_DOCUMENT TEXT_.
Pentatonix’s music video for “Can’t Sleep Love” is a bona fide hit with more than 13 million YouTube views to date. Directed by the great Alon Isocianu, the “Can’t Sleep Love” video is a sensory stimulating masterpiece featuring the amazing talents of the five member a capella pop group, Pentatonix (RCA Records).
The video’s stylized color palette coupled with an innovative set design entices viewers to make visit after visit. No other treatment of the two-time Grammy Award winner’s piece could have been better imagined.
And imagination is Isocianu’s forte. An already internationally established music video director, Isocianu flexes with one his best career deliveries in “Can’t Sleep Love.” Revered, celebrated, and achieved, Isocianu’s effort creates definite anticipation for what lies ahead in his illustrious career.
Familiar personal themes establish a hypnotic, but relatable atmosphere to audiences. We’ve had those feelings. We’ve been down that road. We’ve been there those restless nights that bring on an unwanted dawn. “Can’t Sleep Love” hits the target without exception.
“The overall concept loosely revolves around the idea of staying up at night, not being able to sleep because all you can think of is someone you’ve fallen in love with,” says Isocianu. A careful examination of the brilliantly written lyrics reflect that – and more.
“Primarily the different colors and pattern designs are meant to distinguish the spaces from one another,” Isocianu said. “Each band member in Pentatonix brings a unique voice to the group, so I wanted to highlight that by giving each “vocal instrument” and each band member their own space. So while the designs don’t relate to the song’s lyrics or tone in any specific way, they do relate to the vocal arrangement.”
Chemistry between song lyrics and set design firms the tone for a unique blend. From the band’s idea of sitting on a couch in a multi-patterned room came the rich vision that eventually manifests itself throughout the video.
“I then took that idea and expanded on it, by creating multiple rooms, each with their own “hidden” dancers,” Isocianu said. Different dance styles are purposed to highlight the different vocal skills of each band member of Pentatonix.
An undeniable flair is reached through the vibrant colors and repetitive patterns in an acceptably excessive, theatric splash – a vibrancy rarely seen is achieved through the skillful director.

_WHAT IS REQUIRED_. Write the next part of the article on the "Can't Sleep Love" music video, beginning right after its final sentence.

_DATASET RECORDS_.
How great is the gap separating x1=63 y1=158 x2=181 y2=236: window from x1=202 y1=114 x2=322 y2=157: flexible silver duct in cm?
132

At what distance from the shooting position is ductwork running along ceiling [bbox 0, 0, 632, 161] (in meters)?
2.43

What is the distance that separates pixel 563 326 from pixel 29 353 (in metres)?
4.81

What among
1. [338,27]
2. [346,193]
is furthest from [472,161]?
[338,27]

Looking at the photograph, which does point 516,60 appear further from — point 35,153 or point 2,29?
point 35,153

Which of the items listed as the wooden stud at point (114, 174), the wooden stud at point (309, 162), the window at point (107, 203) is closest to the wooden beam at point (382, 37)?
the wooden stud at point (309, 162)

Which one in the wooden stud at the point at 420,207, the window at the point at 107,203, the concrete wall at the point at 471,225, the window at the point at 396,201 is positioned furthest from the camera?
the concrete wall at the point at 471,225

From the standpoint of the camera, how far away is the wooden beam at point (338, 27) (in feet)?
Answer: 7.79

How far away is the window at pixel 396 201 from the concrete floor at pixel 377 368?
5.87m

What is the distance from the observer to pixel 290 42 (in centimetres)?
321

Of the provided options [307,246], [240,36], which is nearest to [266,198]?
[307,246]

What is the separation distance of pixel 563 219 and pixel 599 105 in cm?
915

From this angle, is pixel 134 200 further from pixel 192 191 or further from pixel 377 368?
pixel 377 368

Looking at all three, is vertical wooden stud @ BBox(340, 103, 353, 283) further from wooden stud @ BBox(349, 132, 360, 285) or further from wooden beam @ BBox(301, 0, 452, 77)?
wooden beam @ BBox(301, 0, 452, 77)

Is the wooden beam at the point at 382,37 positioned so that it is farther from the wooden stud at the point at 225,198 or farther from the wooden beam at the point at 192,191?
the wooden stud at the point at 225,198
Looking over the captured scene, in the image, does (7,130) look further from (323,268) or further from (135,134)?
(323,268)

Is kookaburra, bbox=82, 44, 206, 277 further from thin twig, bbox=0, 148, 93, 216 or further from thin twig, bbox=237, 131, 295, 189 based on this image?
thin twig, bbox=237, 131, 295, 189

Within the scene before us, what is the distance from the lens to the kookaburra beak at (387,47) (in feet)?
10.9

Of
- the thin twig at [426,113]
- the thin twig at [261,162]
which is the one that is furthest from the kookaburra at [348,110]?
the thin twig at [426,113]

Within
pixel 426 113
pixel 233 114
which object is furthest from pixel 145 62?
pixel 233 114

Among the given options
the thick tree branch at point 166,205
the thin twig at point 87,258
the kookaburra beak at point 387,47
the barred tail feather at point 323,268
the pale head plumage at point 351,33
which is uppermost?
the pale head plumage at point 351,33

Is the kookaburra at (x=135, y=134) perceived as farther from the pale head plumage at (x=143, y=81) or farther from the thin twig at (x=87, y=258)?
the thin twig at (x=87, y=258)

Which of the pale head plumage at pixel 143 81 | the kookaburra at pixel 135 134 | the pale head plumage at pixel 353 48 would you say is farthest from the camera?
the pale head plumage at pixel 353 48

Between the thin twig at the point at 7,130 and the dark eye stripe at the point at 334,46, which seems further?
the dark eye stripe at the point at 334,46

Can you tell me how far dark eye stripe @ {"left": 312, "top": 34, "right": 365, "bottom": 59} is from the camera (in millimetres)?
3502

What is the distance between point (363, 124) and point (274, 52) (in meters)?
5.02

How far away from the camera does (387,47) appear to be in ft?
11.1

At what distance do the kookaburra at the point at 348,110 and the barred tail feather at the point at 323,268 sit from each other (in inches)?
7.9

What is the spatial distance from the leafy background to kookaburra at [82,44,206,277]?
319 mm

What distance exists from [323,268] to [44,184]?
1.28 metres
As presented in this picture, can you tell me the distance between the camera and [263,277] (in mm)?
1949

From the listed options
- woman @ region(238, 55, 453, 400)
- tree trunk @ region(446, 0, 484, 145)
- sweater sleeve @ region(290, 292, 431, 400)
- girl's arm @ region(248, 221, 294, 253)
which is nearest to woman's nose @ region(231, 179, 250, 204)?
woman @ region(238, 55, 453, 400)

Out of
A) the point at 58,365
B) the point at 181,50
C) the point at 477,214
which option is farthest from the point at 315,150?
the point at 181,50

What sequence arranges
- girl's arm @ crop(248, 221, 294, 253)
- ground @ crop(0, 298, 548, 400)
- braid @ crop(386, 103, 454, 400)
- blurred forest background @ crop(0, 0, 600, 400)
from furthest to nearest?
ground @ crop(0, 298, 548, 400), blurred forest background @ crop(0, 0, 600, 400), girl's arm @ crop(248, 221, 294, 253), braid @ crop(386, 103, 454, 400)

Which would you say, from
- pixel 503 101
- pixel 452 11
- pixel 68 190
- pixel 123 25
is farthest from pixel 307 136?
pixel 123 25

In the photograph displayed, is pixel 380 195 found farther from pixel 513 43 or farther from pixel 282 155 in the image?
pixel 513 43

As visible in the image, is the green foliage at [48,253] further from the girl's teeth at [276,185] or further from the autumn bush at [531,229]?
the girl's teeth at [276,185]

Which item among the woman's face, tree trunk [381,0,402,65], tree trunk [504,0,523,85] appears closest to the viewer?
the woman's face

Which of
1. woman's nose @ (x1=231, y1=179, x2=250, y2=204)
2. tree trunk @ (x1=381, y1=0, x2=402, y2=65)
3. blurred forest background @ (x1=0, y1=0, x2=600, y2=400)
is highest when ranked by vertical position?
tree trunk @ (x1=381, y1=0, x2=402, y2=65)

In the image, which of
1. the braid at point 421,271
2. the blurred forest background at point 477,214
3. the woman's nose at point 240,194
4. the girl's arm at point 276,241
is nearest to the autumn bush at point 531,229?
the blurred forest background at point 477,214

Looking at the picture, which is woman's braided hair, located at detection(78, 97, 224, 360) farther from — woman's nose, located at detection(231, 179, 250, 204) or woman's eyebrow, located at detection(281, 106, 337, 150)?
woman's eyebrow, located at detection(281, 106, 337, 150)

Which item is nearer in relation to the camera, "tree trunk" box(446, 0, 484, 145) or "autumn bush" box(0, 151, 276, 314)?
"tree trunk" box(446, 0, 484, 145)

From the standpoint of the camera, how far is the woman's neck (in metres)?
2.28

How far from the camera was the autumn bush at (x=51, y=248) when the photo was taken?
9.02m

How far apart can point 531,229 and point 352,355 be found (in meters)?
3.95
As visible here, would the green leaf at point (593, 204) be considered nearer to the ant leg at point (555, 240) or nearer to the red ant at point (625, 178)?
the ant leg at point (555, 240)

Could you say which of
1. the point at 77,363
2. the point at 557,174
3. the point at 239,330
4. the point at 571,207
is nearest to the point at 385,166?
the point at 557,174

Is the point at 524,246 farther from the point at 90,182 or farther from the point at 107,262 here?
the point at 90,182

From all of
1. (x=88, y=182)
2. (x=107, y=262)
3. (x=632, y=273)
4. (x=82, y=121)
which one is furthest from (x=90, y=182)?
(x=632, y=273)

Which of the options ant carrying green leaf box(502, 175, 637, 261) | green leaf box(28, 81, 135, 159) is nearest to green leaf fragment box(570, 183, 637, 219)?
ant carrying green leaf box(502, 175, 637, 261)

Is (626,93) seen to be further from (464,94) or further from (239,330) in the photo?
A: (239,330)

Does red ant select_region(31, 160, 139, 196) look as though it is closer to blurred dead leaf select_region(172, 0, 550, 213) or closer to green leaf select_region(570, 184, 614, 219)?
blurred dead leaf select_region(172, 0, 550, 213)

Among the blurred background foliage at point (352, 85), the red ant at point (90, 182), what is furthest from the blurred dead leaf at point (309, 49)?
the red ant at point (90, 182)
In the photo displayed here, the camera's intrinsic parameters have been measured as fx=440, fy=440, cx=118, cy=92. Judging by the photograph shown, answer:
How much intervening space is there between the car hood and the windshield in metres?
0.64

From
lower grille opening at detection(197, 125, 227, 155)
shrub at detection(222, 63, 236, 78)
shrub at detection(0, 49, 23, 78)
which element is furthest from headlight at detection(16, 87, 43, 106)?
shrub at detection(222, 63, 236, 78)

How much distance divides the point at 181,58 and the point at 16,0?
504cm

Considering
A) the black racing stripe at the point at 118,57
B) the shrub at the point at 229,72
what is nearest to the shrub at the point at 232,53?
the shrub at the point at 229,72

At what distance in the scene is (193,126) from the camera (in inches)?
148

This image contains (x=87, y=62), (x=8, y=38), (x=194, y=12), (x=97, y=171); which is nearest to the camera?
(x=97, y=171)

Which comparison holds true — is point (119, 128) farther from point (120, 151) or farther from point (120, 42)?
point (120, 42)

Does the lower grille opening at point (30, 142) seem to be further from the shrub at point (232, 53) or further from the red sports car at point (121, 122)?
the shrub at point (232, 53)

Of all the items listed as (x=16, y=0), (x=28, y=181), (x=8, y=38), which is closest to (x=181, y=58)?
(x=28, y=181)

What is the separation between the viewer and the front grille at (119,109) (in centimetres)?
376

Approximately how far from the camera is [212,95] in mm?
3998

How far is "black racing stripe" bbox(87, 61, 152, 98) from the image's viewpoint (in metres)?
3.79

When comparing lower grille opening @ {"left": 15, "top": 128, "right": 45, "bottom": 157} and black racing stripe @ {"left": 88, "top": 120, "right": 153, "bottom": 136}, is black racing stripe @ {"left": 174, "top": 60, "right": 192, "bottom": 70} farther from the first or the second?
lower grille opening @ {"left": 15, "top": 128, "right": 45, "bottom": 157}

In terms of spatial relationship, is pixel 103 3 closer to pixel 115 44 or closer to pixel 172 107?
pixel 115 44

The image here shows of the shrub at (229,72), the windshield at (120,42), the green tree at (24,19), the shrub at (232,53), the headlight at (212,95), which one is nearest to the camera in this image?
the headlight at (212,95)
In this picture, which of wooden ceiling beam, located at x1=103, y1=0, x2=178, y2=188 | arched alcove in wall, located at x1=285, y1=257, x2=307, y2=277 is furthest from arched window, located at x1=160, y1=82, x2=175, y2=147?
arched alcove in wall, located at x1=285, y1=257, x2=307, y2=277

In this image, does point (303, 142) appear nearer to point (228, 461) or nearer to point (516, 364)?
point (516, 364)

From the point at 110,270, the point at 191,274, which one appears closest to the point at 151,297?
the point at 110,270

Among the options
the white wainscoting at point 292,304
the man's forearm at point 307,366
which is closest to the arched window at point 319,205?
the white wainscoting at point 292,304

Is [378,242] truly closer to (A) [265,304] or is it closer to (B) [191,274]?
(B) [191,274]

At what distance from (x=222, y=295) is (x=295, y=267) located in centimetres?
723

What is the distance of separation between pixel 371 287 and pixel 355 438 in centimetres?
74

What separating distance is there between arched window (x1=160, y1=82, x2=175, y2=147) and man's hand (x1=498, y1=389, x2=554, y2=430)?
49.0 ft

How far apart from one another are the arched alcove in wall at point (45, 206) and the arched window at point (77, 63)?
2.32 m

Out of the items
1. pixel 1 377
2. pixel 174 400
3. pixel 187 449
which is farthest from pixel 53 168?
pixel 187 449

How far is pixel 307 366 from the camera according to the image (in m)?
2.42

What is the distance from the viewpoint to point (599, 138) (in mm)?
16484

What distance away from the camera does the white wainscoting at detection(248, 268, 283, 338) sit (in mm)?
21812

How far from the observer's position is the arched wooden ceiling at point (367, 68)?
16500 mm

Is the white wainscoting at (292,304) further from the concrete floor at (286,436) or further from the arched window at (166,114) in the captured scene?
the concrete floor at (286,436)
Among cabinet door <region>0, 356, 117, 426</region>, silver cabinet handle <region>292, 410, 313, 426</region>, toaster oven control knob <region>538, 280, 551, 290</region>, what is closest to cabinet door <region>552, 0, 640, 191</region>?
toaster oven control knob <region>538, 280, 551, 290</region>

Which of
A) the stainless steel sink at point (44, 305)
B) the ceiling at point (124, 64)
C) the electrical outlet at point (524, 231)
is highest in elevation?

_EXPECTED ANSWER_.
The individual Pentatonix vocals deftly harmonize to a finale with all the group’s members in the same room. The culminating effect is an impressive display of vocal talent and extraordinary directing skills.
From his directing of videos for Kelly Clarkson, to Shawn Hook, to Finger Eleven, to Meaghan Smith, and countless others, music and film enthusiasts both see Isocianu’s prolific prominence.
And thus it is with Pentatonix, who this month captured their second Grammy Award for the song “Dance of the Sugar Plum Fairy.”
“Pentatonix were great to work with,” Isocianu said. “They’re very humble and fun, and very collaborative. As performers they each have their own style which is really fun to watch. They each bring a distinct sort of vibe individually, yet when they’re performing together they seem to groove in a cohesive way.”
The list of Isocianu awards and nominations is extensive. And, it will no doubt expand.
The year 2015 saw him win the East Coast Music Awards “Video Of The Year” (Meaghan Smith’s “Have a Heart”), and a Berlin Music Video nomination for “Best Visual Effect” (The Angry Kids’ “Battle”).
In 2012, Isocianu received a Much Music MMVA “Pop Video Of The Year nomination for Victoria Duffield’s “Shut Up and Dance.” In 2011, his music video for Candy Coated Killahz’ “Neon Black” was nominated for the Much Music MMVA “Post Production of the Year.”
Through it all, Isocianu is a director skilled in bringing feeling to his work through the extensive use of explosive colors, patterns and a degree of welcomed quirkiness. It’s established him and set him apart from others as a uniquely skilled craftsman in his trade.